[[ SOURCE TEXT, beginning ]]
Centers II: Zizek, Aurelius, Hawking

I recently recalled the introductory monologue from the documentary film Zizek! In it the eponymous philosopher and social critic takes a stab at his theory of the universe, arriving swiftly and entertainingly at “love is evil.” The contrarian path he takes to that end is his trademark, and I wanted to put it up to have it pitched against my conclusion on centrality… with Zizek the pessimist, and Ivan the optimist. Both agree that the known universe is unfathomably large, mostly empty, and matter is accidental….

Admittedly, I prefer to wield love as a weapon against nihilistic attitudes. Doesn’t “assuming the mistake,” as Zizek says, also assume opening the door onto moral inclusiveness? I cannot first claim that existence is indeed pointless, and immediately thereafter attempt to separate myself from the same concept by calling it evil. To call it good, on the other hand, agrees with my initial motion to assimilate universal pointlessness, as both of those gestures are inward. Historically it has been more successful to be a giver to others (on any level: civil rights, activism, friendship, collaborative endeavors like building and diplomacy). That is what will make our momentary lives more pleasant, and it actually requires more responsibility and strength than nihilism and constant denial of purpose. I want to believe that my ability to love things— to pick an object out of the infinite universe, to assign it disproportional importance (perhaps a very violent act), and sacrifice an objective point of view— is one of the best things about being human, and will be one of the biggest losses when I die. And while this may seem to be a romantic and intoxicated philosophy, consider Marcus Aurelius, who numerously repeats in his Meditations that life is short, there is no past or future, and that you must exercise your most human faculties while you are able:

Remember that man lives only in the present, in this fleeting instant; all the rest of his life is either past and gone, or not yet revealed. [III. 10.]

The universe is flux; life is opinion. [IV. 3.]

Do not then consider life a thing of any value. For look at the immensity of time behind thee, and to the time which is before thee, another boundless space. In this infinity then what is the difference between him who lives three days and him who lives three generations? [IV. 50.]

Bust of Marcus Aurelius. Sculptor unknown. Image credit Bibi Saint-Pol, via Wikimedia Commons, released into public domain.
[[ SOURCE TEXT, end ]]
[[ SUPPLIED MATERIAL, beginning ]]
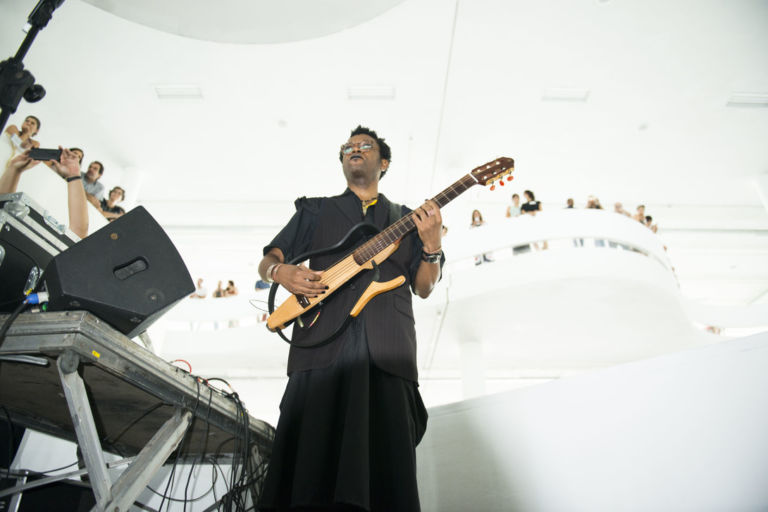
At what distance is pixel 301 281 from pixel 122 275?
0.54 metres

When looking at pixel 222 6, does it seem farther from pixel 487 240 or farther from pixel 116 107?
pixel 116 107

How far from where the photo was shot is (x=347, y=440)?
1.10m

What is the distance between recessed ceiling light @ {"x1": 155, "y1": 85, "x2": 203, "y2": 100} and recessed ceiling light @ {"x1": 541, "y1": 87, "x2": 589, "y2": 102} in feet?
22.1

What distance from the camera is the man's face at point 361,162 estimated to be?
1.97 metres

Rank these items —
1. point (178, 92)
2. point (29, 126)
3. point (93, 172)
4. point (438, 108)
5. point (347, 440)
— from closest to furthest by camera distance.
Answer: point (347, 440)
point (29, 126)
point (93, 172)
point (178, 92)
point (438, 108)

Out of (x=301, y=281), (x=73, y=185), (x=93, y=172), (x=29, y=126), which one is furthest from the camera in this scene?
(x=93, y=172)

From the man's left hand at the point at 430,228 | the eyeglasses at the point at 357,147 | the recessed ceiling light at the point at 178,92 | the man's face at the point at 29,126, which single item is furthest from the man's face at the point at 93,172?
the man's left hand at the point at 430,228

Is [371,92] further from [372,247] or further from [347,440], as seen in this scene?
[347,440]

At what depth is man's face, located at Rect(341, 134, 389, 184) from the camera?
1.97m

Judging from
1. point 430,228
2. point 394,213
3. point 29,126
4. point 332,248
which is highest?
point 29,126

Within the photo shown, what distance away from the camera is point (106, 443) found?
183cm

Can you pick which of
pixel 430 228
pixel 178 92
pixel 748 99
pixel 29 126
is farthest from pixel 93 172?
pixel 748 99

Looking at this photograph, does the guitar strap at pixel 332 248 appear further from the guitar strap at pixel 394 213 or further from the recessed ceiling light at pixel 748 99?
the recessed ceiling light at pixel 748 99

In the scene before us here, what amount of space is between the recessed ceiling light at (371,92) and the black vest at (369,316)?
23.2ft
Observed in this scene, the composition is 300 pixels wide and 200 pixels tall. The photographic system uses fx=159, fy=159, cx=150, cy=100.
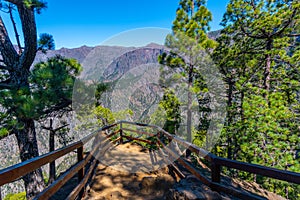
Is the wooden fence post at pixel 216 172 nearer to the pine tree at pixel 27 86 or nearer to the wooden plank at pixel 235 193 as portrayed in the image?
the wooden plank at pixel 235 193

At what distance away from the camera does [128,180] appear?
309 centimetres

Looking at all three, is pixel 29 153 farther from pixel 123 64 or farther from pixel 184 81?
pixel 184 81

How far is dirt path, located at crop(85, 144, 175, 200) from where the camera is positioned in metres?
2.53

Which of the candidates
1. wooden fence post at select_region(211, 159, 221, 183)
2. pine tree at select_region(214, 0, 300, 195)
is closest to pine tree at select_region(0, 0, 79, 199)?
wooden fence post at select_region(211, 159, 221, 183)

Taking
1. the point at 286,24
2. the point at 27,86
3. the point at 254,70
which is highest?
the point at 286,24

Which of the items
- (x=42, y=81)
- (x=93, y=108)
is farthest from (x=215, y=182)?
(x=93, y=108)

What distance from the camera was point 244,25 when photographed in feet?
22.5

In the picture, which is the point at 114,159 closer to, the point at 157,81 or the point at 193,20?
the point at 157,81

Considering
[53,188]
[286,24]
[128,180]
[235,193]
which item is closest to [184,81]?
[286,24]

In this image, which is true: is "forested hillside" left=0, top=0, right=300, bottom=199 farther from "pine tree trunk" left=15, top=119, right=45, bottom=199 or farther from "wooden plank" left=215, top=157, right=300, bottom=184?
"wooden plank" left=215, top=157, right=300, bottom=184

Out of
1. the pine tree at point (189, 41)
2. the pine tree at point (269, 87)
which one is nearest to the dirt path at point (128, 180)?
the pine tree at point (269, 87)

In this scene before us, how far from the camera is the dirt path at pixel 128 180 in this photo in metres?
2.53

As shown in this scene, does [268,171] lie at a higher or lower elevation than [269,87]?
lower

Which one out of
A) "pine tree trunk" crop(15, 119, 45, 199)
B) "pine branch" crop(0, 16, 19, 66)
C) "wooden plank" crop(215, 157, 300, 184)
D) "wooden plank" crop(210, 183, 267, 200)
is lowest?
"pine tree trunk" crop(15, 119, 45, 199)
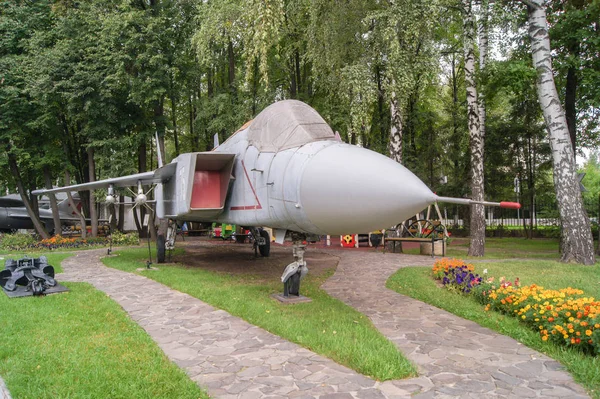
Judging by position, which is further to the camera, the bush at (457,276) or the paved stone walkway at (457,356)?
the bush at (457,276)

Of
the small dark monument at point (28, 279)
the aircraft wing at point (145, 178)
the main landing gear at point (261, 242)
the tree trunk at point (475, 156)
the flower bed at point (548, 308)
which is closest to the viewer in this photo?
the flower bed at point (548, 308)

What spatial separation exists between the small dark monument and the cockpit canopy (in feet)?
15.3

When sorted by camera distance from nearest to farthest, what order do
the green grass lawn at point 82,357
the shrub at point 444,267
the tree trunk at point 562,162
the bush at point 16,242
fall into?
the green grass lawn at point 82,357, the shrub at point 444,267, the tree trunk at point 562,162, the bush at point 16,242

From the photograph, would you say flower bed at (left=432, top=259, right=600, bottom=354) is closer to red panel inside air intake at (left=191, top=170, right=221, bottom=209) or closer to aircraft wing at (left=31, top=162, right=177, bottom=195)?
red panel inside air intake at (left=191, top=170, right=221, bottom=209)

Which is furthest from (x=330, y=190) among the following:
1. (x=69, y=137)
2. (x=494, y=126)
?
(x=69, y=137)

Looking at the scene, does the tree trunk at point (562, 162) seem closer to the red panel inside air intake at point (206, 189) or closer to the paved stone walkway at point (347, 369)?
the paved stone walkway at point (347, 369)

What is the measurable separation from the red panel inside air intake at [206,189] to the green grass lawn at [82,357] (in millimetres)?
2669

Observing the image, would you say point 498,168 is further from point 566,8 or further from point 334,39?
point 334,39

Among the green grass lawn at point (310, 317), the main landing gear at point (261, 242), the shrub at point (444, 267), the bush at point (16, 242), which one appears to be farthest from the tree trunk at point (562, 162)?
the bush at point (16, 242)

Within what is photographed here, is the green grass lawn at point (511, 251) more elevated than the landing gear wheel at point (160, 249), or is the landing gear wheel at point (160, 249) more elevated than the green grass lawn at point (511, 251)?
the landing gear wheel at point (160, 249)

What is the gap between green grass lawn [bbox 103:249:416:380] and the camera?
4254 mm

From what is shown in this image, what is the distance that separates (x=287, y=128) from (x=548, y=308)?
4375 mm

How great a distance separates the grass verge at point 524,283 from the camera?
411 cm

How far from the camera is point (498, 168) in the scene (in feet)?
72.0
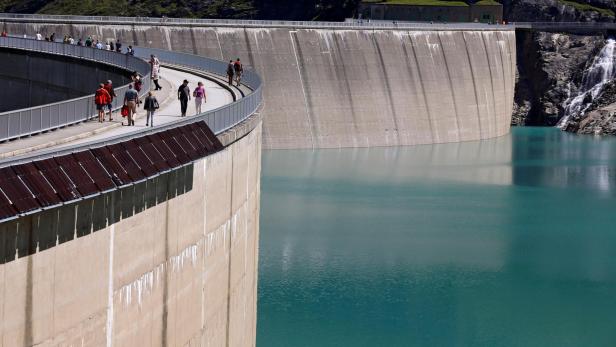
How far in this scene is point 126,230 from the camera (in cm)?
1872

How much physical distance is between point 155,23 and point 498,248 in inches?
1707

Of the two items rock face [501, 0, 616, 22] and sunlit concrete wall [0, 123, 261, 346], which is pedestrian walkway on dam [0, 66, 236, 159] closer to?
sunlit concrete wall [0, 123, 261, 346]

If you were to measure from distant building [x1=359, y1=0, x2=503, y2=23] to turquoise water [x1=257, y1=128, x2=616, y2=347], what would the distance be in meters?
42.6

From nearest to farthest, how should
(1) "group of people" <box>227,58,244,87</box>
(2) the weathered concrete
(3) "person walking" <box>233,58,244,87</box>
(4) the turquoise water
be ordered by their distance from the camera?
(4) the turquoise water
(1) "group of people" <box>227,58,244,87</box>
(3) "person walking" <box>233,58,244,87</box>
(2) the weathered concrete

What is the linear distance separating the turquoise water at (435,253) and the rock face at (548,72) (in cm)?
3055

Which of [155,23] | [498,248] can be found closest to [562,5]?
[155,23]

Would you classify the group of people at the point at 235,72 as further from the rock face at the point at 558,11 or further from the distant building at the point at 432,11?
the rock face at the point at 558,11

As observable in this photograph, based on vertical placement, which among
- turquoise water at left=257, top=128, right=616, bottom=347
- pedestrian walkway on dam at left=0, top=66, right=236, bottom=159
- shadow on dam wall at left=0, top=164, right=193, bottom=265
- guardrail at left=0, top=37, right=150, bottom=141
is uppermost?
guardrail at left=0, top=37, right=150, bottom=141

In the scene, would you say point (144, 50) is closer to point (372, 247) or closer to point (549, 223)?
point (372, 247)

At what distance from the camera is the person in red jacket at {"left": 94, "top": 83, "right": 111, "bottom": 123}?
1057 inches

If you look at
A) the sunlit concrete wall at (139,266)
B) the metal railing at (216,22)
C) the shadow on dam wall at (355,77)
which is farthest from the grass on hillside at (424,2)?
the sunlit concrete wall at (139,266)

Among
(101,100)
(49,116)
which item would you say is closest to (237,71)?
(101,100)

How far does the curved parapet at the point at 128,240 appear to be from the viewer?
1556 cm

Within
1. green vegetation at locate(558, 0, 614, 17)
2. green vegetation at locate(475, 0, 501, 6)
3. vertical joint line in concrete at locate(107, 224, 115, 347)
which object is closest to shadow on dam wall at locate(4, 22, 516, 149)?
green vegetation at locate(475, 0, 501, 6)
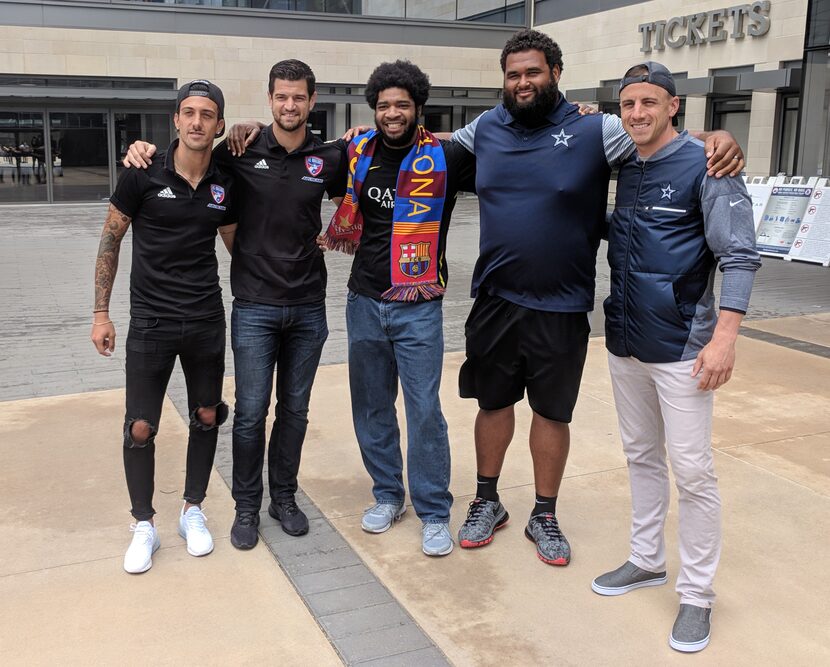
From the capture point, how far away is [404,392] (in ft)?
12.6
[[ SUPPLIED MATERIAL, end ]]
**QUESTIONS:**
1 - For the essay on love, Zizek and Marcus Aurelius, decide whether each statement agrees with it, answering yes or no and quoting the deciding words: (a) Zizek and the author both regard matter as accidental; (b) the bust of Marcus Aurelius is credited to a named sculptor; (c) the author holds that nihilism demands more responsibility and strength than giving to others.
2 - Write the next part of the essay on love, Zizek and Marcus Aurelius, starting after its final line.
The material isn't needed for anything here.

**TASK RESPONSES:**
1 -
(a) Yes: "Both agree that the known universe is unfathomably large, mostly empty, and matter is accidental"
(b) No: "Sculptor unknown."
(c) No: "it actually requires more responsibility and strength than nihilism and constant denial of purpose"

2 -
I think the Stoics got it right. Start with “there is nothing,” but end with “don’t be an asshole.”

Not surprisingly, physicists and theologians have debated their own version of this– in a classically nerdy way– with the advent of the anthropic principle (since the 1960s). The principle looks at the conditions & probability of intelligent life developing to our level– our observations and calculations are getting large enough to entertain that ultra-slim probability. It is one of the contemporary battlegrounds of science vs. religion, once cosmologists suddenly found themselves wading in divine territory. The theory kind of lets us have our cake and eat it too. One the one hand, we are miniscule, arbitrary points in an enormous evolutionary narrative, but on the other we are unique because only in our state are we able to observe and question the nature of the universe…. Stephen Hawking’s approach is most humbling, because it isn’t exclusionist. He supports an idea that is associated with those who are traditionally his moral enemies and doesn’t take sides, on the basic premise that he cannot claim to know everything. His description of it in Chapter 8 of A Brief History Of Time is worth reading.

Stephen Hawking introduces the public to the Corpus Clock, at the Taylor Library, Corpus Christi CollegeCambridge. Image credit Flickr user rubberpaw, via Wikimedia Commons, license CC BY-SA 2.0.

“While other universes expand too quickly (top) or close before life can evolve (bottom three), our universe (second from the top) seems perfectly poised to support life.”

Stephen Hawking

Wielding love like Ivan the optimist and Marcus Aurelius the stoic, Hawking is generously inclusive in his worldview, which gives him the upper hand in a universe that keeps revealing new centers to him.

By the.vonz.himanen

Ivan Himanen is an architect, urbanist, and researcher based in New York City.